● **Task objective**:
How many lines in the data below contain the string "Tanzania"? Answer with the number only.

Saved data entries
========================================

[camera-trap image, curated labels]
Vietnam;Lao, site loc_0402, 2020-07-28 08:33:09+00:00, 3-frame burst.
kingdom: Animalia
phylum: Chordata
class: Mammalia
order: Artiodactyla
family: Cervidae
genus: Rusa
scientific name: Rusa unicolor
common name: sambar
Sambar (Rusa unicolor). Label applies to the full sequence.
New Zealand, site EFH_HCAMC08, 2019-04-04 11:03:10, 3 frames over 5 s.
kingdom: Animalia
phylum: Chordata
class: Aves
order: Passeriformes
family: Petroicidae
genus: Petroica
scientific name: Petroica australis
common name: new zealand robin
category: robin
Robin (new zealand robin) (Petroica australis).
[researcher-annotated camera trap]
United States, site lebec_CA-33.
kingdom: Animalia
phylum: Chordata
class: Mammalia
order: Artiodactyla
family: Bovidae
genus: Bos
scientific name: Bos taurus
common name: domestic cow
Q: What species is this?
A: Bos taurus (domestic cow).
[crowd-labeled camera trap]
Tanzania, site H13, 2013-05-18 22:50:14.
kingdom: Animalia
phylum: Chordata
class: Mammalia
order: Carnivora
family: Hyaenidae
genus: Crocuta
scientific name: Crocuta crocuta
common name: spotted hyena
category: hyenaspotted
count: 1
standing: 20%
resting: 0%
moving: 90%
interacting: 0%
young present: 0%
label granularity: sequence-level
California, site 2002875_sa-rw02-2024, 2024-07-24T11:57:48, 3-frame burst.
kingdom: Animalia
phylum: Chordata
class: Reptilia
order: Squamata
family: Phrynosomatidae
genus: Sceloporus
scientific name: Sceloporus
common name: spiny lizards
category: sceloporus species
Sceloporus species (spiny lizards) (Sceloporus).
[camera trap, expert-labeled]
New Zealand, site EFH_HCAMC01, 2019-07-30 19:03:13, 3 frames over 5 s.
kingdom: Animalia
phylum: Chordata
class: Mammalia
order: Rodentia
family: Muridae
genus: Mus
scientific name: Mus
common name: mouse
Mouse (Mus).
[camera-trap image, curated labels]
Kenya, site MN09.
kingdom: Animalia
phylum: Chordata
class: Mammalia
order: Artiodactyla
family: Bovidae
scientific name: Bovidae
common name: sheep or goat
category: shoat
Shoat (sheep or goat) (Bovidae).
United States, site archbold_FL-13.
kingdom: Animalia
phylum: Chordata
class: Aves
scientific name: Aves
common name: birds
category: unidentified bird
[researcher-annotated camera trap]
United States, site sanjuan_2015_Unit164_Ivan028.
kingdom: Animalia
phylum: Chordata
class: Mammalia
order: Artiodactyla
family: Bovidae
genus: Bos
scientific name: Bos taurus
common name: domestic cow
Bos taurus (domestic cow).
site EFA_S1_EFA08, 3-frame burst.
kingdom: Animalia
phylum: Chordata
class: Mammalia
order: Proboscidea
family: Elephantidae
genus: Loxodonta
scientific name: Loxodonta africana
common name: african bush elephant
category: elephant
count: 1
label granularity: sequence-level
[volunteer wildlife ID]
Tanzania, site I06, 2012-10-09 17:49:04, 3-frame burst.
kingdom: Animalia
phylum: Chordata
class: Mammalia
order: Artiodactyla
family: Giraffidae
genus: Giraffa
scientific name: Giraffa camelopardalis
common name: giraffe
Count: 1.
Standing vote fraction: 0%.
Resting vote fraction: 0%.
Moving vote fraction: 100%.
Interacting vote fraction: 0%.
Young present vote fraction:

========================================

● **Expected answer**:
2